Ruler Service in Grafana Loki
Introduction
The Ruler service is a powerful component in Grafana Loki's architecture that extends Loki beyond just log storage and querying. It enables you to automatically evaluate LogQL expressions over time and take actions based on the results. This functionality is split into two main capabilities:
- Recording rules - Pre-compute frequently used queries and store their results
- Alerting rules - Trigger notifications when specific conditions in your logs are met
This guide will walk you through understanding, configuring, and using the Ruler service effectively in your Loki deployment.
Understanding the Ruler Service
The Ruler service in Loki closely follows the design of Prometheus' rule evaluation system, making it familiar for users who have experience with Prometheus. It periodically evaluates expressions defined in rule files and can:
- Store the results of recording rules as new time series in the storage
- Fire alerts when alert conditions are met
Enabling the Ruler Service
Before using the Ruler, you need to make sure it's properly configured in your Loki deployment. The Ruler needs a backend to store rule definitions, which can be local files or objects in a supported object store.
Basic Configuration
Here's a simple configuration to enable the Ruler service with local file storage:
ruler:
storage:
type: local
local:
directory: /loki/rules
rule_path: /loki/rules-temp
alertmanager_url: http://alertmanager:9093
ring:
kvstore:
store: inmemory
enable_api: true
This configuration:
- Uses local storage for rules
- Sets a temporary path for rule evaluation
- Connects to Alertmanager for handling alerts
- Enables the Ruler API to manage rules programmatically
Creating Recording Rules
Recording rules allow you to pre-compute frequently used or computationally expensive queries. This improves performance and reduces the load on your system.
Rule File Format
Recording rules are defined in YAML files with a specific structure:
groups:
- name: example_recording_rules
interval: 1m
rules:
- record: job:loki_request_duration_seconds_bucket:sum_rate
expr: sum(rate(loki_request_duration_seconds_bucket[5m])) by (job, le)

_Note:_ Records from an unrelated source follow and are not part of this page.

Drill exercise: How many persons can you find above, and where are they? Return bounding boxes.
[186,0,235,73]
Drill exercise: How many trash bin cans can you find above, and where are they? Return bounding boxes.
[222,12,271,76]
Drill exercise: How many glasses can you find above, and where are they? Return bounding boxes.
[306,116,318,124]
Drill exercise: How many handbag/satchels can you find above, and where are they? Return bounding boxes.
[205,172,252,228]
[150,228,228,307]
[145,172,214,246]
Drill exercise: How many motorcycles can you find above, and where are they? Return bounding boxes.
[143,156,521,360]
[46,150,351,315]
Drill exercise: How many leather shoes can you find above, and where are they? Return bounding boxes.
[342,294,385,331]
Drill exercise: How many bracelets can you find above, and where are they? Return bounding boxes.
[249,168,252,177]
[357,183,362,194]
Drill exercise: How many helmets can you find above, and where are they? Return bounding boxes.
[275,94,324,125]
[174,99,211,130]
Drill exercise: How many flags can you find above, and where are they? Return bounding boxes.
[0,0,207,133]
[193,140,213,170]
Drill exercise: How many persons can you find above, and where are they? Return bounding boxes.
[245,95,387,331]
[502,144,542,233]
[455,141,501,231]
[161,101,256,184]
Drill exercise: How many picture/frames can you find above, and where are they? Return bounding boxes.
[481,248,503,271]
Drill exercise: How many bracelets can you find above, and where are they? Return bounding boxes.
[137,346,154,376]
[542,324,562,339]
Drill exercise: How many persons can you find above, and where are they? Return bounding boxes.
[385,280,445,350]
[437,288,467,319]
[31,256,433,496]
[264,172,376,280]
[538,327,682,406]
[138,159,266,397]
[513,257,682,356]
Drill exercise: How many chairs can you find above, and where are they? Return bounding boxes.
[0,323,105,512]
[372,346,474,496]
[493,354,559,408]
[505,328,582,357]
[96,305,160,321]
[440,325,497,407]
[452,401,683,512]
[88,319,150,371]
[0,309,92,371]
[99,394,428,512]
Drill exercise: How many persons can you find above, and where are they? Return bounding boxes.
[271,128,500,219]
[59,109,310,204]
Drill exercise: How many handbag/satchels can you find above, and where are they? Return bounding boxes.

- record: job:loki_request_errors_total:sum_rate
expr: sum(rate(loki_request_errors_total[5m])) by (job)
Example: Creating a Recording Rule to Track Error Rates
Let's create a recording rule that calculates the rate of error logs for different services:
groups:
- name: service_errors
interval: 2m
rules:
- record: service:error_rate:5m
expr: sum by (service) (rate({app="production"} |= "error" [5m]))
This rule:
- Creates a new metric called
service:error_rate:5m
- Calculates the rate of logs containing "error" for each service over 5-minute windows
- Evaluates every 2 minutes
Once defined, you can query this pre-computed metric directly:
service:error_rate:5m{service="authentication"}
Setting Up Alerting Rules
Alerting rules define conditions that trigger alerts when they're met. These alerts can be sent to an Alertmanager instance for notification routing.
Alert Rule Format
Alert rules follow a similar format to recording rules but include additional fields:
groups:
- name: example_alert_rules
interval: 1m
rules:
- alert: HighErrorRate
expr: job:loki_request_errors_total:sum_rate > 0.5
for: 10m
labels:
severity: critical
annotations:
summary: "High error rate detected"
description: "Error rate is {{ $value }} errors per second"
Example: Creating an Alert for High Error Rates
Let's create an alert that triggers when a service's error rate exceeds a threshold:
groups:
- name: service_alerts
interval: 1m
rules:
- alert: ServiceHighErrorRate
expr: sum by (service) (rate({app="production"} |= "error" [5m])) > 0.1
for: 5m
labels:
severity: critical
team: "{{ $labels.service }}"
annotations:
summary: "{{ $labels.service }} has a high error rate"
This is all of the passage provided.